## YOUR OBJECTIVE:
Pick up the piece on postpartum struggles after its final sentence and keep writing.

## SELECTED EXCERPT:

————

A different woman had told me the second child always sleeps better. It’s just a fact, she’d insisted. He didn’t sleep better. In fact, he’s still my child that crawls into bed with us in the middle of the night. Life moved faster, but it wasn’t easier. At all.
I fell into postpartum anxiety and depression after my second son, which was a whole new adventure. I didn’t develop that the first time around. My OBGYN asked about it at my six-week check-up. And the pediatrician asked me about it the first few times I brought my second baby for checkups. But for me, it didn’t really consume me until much later and really spiked when I stopped breastfeeding after fourteen months. No one handed me a depression questionnaire when we weaned. My mental health was long forgotten by then, and yet, I slipped into that deep dark place.
Now that my kids sleep through the night and my vagina is long healed and I have no plans to grow our family with another adorable crying, squishy, perfect, exhausting, vagina-tear-causing bundle of joy, I see what I lived through.
Postpartum everything can be very hard for women. Why don’t we talk about this more? Could it be that we’re too afraid as humans to open up about the trauma that women endure as a result of childbirth? Part of it might be that if we were honest about it, women wouldn’t do it and we all know the patriarchy can’t risk that.
That is what women go through: physical and emotional trauma. All while being expected, in America, to jump right out of bed to care for everyone they know, get back to work in mere weeks (if that’s their situation), look like an airbrushed magazine cover with little to no sleep, and be charming, doting, smiling. Meanwhile, your whole world has been upheaved and you’re responsible for another human’s life. Is the fear that if we all know what’s about to fucking destroy us, that we’d hesitate to procreate? Is this a weird instinctual lie we harbor?

————

## SUPPLIED INFORMATION:
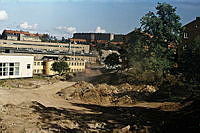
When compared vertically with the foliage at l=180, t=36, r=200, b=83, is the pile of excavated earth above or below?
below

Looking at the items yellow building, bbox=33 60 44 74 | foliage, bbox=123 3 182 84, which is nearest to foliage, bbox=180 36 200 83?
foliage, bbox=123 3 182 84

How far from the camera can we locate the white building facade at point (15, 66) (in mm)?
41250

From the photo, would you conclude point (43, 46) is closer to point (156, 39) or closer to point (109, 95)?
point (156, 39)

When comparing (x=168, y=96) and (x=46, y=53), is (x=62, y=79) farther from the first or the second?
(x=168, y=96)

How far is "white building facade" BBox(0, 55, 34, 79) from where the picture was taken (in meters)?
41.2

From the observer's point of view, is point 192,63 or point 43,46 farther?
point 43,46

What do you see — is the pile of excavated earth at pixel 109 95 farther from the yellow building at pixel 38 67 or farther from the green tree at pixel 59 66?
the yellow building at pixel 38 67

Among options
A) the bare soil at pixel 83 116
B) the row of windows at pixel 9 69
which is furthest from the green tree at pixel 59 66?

————

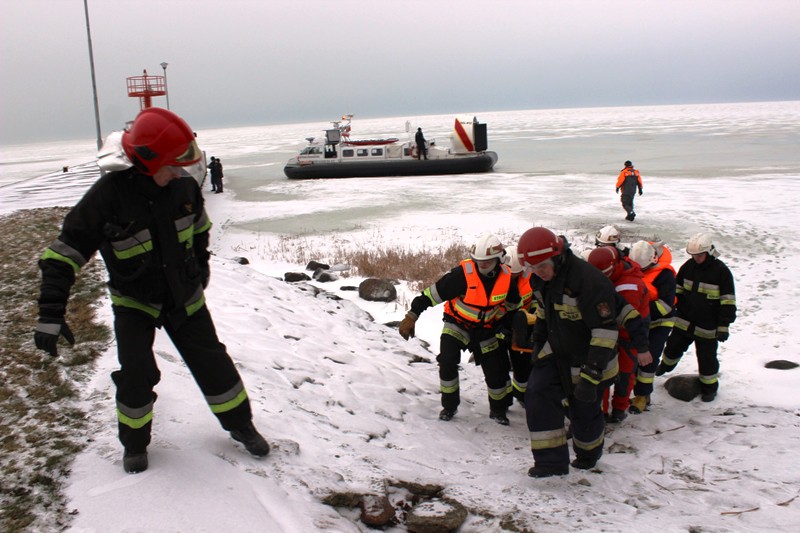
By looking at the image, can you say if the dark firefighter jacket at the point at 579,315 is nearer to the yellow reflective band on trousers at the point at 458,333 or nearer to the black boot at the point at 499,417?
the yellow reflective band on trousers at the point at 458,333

————

## RESPONSE FOR THIS EXERCISE:
I honestly don’t know, but I think that the tide is beginning to shift. Social media and the internet have created the perception of a vast garden of perfection. Yet, as we all know, no one is perfect. The tide is shifting, and the average person is fighting back, using social media to showcase more and more reality.
Celebrities have jumped in too. Amy Schumer has been refreshingly honest about her newly earned postpartum status. And that pumping photo? It definitely triggered memories for any woman anywhere that’s pumped; you feel like a dairy cow. I, for one, have enjoyed seeing this openness.
That led me to talk to the moms I know. They’ve shared with me harrowing stories of their postpartum journeys. They’ve faced medical conditions I was unaware were even possible after giving birth. Conditions we just don’t learn about or talk about. These women are amazing mothers and, like so many of us, silently struggled with postpartum life.
In this time of men policing women’s bodies, it’s crucial to keep the dialogue open on the truths of women’s postpartum health.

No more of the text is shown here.